### Requirements
- a) In the committee hearing transcript below, list every nationality of PhD students that Dr Jones says the overseas partners mention.
- b) Repeat the committee hearing transcript below from "Dr Jones: There" up to and including "than post-doctorate ones.".

### Selection
Examination of Witnesses (Questions 220-234)

DR LLOYD ANDERSON, PROFESSOR LORNA CASSELTON AND DR BERNIE JONES

6 JUNE 2007

  Q220  Dr Harris: That is the key thing above all the others that is so important for you. What about the fact about recording information? I would say that underpinning all of this is the need to record information about international collaboration because without that data it is very hard to measure progress.

  Dr Jones: That is very true. I do feel a little bit sorry for the Research Councils on this because this was a question that they were recently asked, that they have been asked in the last couple of years, and just before those questions were asked we understand that they had introduced a lot of new systems which did not reflect the need for this information to be gathered at all. We can appreciate that it is a bit difficult for them at this stage to go out and collect this data, but if we were able to have that data it would be a very good thing.

  Q221  Dr Harris: Can I just ask again about the international mobility of scientists and engineers? In your evidence say it is not clear that the Research Councils' policies internationally (or a lack of them) have any particular impact on post-doctoral mobility. Can you explain why you feel that it is and what would you like them to do more of to enhance that?

  Dr Jones: There are two sides to that. The first is that at the moment, because scientists are more or less left to themselves when it comes to international collaboration, if they want to collaborate they can go and find mobility funds from the Research Councils who have relatively generous schemes, from the Royal Society, from the British Council, from a number of providers, so they can be mobile. That is why we said it was not particularly affecting mobility because they are able to by themselves be mobile. What we would like to see the Research Councils doing is encouraging them to be more mobile and then provide some follow-up funding. The other side of the answer to that is that we do think the Research Councils could do a lot to support the mobility of post-graduate researchers rather than post-doctorate ones.

  Q222  Dr Harris: You think this is important in and of itself beyond the international collaboration for the careers of scientists—you may have heard our previous exchange where there was a question about whether it was really desirable to have to go abroad. Is it a perception of your academy that it is increasingly important to build up CVs to be able to go abroad?

  Dr Jones: It is our perception—and Lorna can give you her own views on that—it is also, however, importantly the perception of our principal overseas partners who tell us when we go out there "We rarely see your PhD students out here in our country; we see many German PhD students, we see many French PhD students, we see many American PhD students, we see very few British PhD students, they do not understand us, they do not come here."

### Data segment
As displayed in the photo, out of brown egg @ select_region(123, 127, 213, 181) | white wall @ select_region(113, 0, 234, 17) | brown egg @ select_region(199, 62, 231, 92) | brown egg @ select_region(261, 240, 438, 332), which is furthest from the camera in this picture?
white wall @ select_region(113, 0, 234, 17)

### Solutions to each task
- a) German, French, American, British

- b)
Dr Jones: There are two sides to that. The first is that at the moment, because scientists are more or less left to themselves when it comes to international collaboration, if they want to collaborate they can go and find mobility funds from the Research Councils who have relatively generous schemes, from the Royal Society, from the British Council, from a number of providers, so they can be mobile. That is why we said it was not particularly affecting mobility because they are able to by themselves be mobile. What we would like to see the Research Councils doing is encouraging them to be more mobile and then provide some follow-up funding. The other side of the answer to that is that we do think the Research Councils could do a lot to support the mobility of post-graduate researchers rather than post-doctorate ones.